Though no one was ever caught or tried for the attempt on my family’s life, there was never any doubt who was behind it. Only a few weeks after the attack, the New York contingent of the Weathermen blew themselves up making more bombs in a Greenwich Village townhouse. The same cell had bombed my house, writes Ron Jacobs in The Way the Wind Blew: A History of the Weather Underground. And in late November that year, a letter to the Associated Press signed by Bernardine Dohrn, Ayers’s wife, promised more bombings.
As the association between Obama and Ayers came to light, it would have helped the senator a little if his friend had at least shown some remorse. But listen to Ayers interviewed in the New York Times on September 11, 2001, of all days: “I don’t regret setting bombs.
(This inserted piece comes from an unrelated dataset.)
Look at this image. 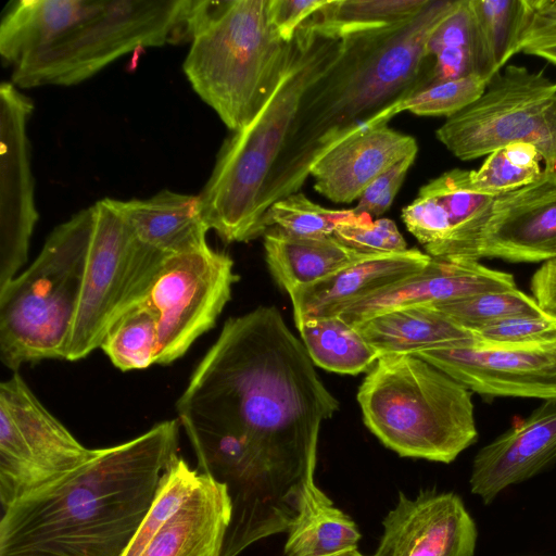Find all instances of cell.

I feel we didn’t do enough.” Translation: “We meant to kill that judge and his family, not just damage the porch.” When asked by the Times if he would do it all again, Ayers responded: “I don’t want to discount the possibility.”
Though never a supporter of Obama, I admired him for a time for his ability to engage our imaginations, and especially for his ability to inspire the young once again to embrace the political system. Yet his myopia in the last few months has cast a new light on his “politics of change.” Nobody should hold the junior senator from Illinois responsible for his friends’ and supporters’ violent terrorist acts. But it is fair to hold him responsible for a startling lack of judgment in his choice of mentors, associates, and friends, and for showing a callous disregard for the lives they damaged and the hatred they have demonstrated for this country. It is fair, too, to ask what those choices say about Obama’s own beliefs, his philosophy, and the direction he would take our nation.
At the conclusion of his 2001 Times interview, Ayers said of his upbringing and subsequent radicalization: “I was a child of privilege and I woke up to a world on fire.”
Funny thing, Bill: one night, so did I.
John M. Murtagh is a practicing attorney, an adjunct professor of public policy at the Fordham University College of Liberal Studies, and a member of the city council in Yonkers, New York, where he resides with his wife and two sons.